Linearity of loyalty rewards

So I’ve taken to working a lot in cafes nowadays. This is driven by both demand and supply. On the one hand I’ve gotten so used to working for my current primary client from home that I’m unable to think about other work when I’m at home – so stepping away helps.

Also on the demand side is the fact that this summer has been incredibly hot in London – houses here are built to trap in the heat, and any temperature greater than 25 degrees can become intolerable indoors. And given that cafes are largely air-conditioned, that’s an additional reason to step away from home to work.

On the supply side, there are three excellent hipster cafes within 200 meters of my house. Yes, I live in a suburb, though my house is very close to the suburb’s “town centre”. And all all these cafes make brilliant coffee, and provide a really nice ambience to work.

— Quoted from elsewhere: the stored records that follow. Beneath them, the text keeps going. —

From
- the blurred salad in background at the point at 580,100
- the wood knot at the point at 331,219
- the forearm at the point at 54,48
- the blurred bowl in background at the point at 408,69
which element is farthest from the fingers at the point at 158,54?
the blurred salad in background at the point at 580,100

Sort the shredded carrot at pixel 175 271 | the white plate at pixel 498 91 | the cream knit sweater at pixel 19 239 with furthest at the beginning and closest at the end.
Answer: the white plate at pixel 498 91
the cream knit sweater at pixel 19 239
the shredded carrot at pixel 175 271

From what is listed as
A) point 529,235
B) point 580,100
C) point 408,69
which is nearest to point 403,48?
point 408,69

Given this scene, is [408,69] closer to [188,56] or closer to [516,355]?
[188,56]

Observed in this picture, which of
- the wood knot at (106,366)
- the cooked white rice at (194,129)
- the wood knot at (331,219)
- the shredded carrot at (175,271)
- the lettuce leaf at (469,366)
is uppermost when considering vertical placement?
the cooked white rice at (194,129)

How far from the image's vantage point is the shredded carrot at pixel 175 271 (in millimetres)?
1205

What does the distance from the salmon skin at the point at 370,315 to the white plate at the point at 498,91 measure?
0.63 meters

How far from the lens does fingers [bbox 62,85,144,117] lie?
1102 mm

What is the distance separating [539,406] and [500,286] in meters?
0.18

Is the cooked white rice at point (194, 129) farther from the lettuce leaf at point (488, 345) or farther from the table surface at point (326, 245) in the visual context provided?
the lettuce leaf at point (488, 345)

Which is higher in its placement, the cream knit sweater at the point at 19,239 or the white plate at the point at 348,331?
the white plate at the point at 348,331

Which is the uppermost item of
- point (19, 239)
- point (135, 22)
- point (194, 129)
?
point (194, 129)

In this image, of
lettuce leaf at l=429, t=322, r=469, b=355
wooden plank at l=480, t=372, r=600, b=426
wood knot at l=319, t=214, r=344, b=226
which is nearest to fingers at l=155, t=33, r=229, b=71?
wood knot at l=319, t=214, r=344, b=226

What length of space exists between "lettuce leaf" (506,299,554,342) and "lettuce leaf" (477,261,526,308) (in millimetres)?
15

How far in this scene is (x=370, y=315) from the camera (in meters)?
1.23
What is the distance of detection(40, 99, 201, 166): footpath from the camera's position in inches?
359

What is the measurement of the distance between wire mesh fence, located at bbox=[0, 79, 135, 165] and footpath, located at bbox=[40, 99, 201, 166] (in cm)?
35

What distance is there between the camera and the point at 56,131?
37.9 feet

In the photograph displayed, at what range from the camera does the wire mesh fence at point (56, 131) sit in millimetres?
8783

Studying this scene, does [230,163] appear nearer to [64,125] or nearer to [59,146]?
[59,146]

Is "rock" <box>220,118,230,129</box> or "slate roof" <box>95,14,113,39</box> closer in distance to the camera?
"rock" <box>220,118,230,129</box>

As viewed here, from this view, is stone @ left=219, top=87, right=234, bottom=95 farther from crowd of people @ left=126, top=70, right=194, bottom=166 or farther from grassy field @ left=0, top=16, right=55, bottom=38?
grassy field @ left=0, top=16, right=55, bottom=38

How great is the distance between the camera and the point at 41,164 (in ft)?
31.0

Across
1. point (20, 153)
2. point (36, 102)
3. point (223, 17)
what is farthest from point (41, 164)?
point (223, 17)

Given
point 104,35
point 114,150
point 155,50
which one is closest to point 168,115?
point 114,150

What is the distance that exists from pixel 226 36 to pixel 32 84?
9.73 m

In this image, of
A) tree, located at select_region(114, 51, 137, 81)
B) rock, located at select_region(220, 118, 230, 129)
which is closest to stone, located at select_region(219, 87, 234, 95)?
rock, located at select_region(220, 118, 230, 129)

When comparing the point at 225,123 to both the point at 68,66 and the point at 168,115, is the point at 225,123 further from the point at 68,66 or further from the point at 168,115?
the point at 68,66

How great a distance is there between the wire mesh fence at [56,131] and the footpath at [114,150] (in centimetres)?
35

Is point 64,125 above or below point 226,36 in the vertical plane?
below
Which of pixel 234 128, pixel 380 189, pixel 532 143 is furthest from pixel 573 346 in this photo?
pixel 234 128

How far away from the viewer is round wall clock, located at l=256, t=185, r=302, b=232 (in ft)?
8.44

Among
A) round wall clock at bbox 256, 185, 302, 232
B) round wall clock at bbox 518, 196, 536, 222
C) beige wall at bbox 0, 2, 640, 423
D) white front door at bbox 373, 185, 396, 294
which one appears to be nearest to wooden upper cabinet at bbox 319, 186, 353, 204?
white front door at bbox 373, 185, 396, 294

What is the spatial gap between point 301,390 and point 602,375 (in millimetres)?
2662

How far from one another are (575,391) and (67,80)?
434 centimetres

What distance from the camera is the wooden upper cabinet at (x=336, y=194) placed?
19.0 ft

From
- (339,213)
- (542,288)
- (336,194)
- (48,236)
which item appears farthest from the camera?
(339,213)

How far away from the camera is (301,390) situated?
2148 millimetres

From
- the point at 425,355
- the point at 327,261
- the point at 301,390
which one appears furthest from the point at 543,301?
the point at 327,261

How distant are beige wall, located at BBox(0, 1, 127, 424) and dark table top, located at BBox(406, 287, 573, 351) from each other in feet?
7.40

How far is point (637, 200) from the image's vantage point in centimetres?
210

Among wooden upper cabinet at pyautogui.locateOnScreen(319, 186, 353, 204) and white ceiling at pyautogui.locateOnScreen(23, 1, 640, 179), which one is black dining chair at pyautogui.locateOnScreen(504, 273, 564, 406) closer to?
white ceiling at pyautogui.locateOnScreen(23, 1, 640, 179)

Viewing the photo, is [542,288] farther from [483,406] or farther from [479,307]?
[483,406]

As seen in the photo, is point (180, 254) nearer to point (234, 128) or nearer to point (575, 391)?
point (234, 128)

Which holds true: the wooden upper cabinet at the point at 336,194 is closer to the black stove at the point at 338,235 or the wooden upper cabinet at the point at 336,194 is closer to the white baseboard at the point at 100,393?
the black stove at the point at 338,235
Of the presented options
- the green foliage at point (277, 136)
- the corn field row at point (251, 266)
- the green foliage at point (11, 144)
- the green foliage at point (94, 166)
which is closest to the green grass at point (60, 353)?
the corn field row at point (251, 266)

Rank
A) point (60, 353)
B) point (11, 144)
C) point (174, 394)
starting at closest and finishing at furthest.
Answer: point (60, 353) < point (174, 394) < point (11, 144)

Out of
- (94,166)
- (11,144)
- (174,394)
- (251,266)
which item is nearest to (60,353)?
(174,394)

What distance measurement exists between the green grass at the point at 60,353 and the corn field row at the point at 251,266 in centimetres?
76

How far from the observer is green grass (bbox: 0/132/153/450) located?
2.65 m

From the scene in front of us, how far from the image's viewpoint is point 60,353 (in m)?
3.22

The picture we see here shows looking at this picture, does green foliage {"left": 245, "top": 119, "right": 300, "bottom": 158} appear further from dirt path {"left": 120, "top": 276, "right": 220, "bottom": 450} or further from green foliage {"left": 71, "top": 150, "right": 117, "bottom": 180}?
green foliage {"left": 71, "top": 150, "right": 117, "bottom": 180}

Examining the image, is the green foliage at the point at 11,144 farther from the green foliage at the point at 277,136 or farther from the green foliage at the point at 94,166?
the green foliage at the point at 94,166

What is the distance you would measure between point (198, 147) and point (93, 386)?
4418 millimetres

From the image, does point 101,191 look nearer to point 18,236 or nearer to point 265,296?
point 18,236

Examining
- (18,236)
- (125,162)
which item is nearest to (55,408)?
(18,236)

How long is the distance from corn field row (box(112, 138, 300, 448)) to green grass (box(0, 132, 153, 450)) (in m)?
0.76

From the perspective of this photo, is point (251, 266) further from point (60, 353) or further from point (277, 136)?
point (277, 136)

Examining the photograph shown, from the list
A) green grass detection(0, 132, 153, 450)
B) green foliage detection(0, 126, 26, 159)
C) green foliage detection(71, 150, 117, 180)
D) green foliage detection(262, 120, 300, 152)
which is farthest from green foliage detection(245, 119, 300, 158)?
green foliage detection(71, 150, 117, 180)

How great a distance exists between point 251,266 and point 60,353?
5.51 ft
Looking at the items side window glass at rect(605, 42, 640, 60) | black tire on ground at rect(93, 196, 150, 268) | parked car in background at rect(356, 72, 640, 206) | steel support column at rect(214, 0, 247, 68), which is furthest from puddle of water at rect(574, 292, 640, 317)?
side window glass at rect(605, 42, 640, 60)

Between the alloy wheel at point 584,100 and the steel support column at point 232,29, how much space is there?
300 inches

So far I’ve discovered that two of these cafes offer loyalty cards, and given my usage, neither makes a compelling reason to be loyal enough. The “problem” (in terms of retaining my loyalty) is that the loyalty card at both these places offer “linear rewards”.

Harris+Hoole has an app, which offers me a free drink for every six drinks purchased. Electric Coffee has a physical card, which offers me a free drink for every ten drinks I purchase. Now, the rate of reward here (I’m writing this sitting in Electric) is lower, which suggests that I’m better off patronising Harris+Hoole, but some variety doesn’t hurt – also I’m queasy about ending up and parking in the same cafe more than once in a day.

Even when I was writing my book in Barcelona two years ago, I would never go to the same cafe more than once a day, alternating between Sandwichez, Desitjos and this bar whose name I could never figure out.

Ordinarily, if I were a low intensity user, one drink for every N drinks ($math 6 \le N \le 10 $) would have been a sufficient reason to be loyal. Given my rate of consumption, though, and the fact that I go to both these cafes rather often, the incremental benefit in staying loyal to one of these cafes is fairly low. I can peacefully alternate knowing that sooner or later the accumulated ticks on my card or app are going to provide their reward.

It wasn’t like this last year, when I was briefly working for a company in London. Being extremely strapped for time then, I hardly patronised the cafes near home, and so the fact that I had an Electric card meant that I stayed loyal to it for an extended period of time. At my higher level of usage, though, the card simply is not enough!

In other words, rewards to a loyalty program need to be super-linear in order to retain a customer beyond a point. The current linear design can help drive loyalty among irregular customers, but regulars get indifferent. Making the regulars really loyal will require a higher degree (no pun intended ) of rewards.

PS: Given the amount of real estate hours I occupy for every coffee I buy, I’m not sure these cafes have that much of an incentive in keeping me loyal. That said, I occasionally reward them by buying lunch/snacks or even a second coffee on some visits.

PS2: As a consumer, loyalty card versus app doesn’t make that much of a difference – one clutters the wallet while the other clutters the phone (I don’t like to have that many apps). A business, though, should prefer the app, since that will allow them to know customers better. But there’s a higher fixed cost involved in that!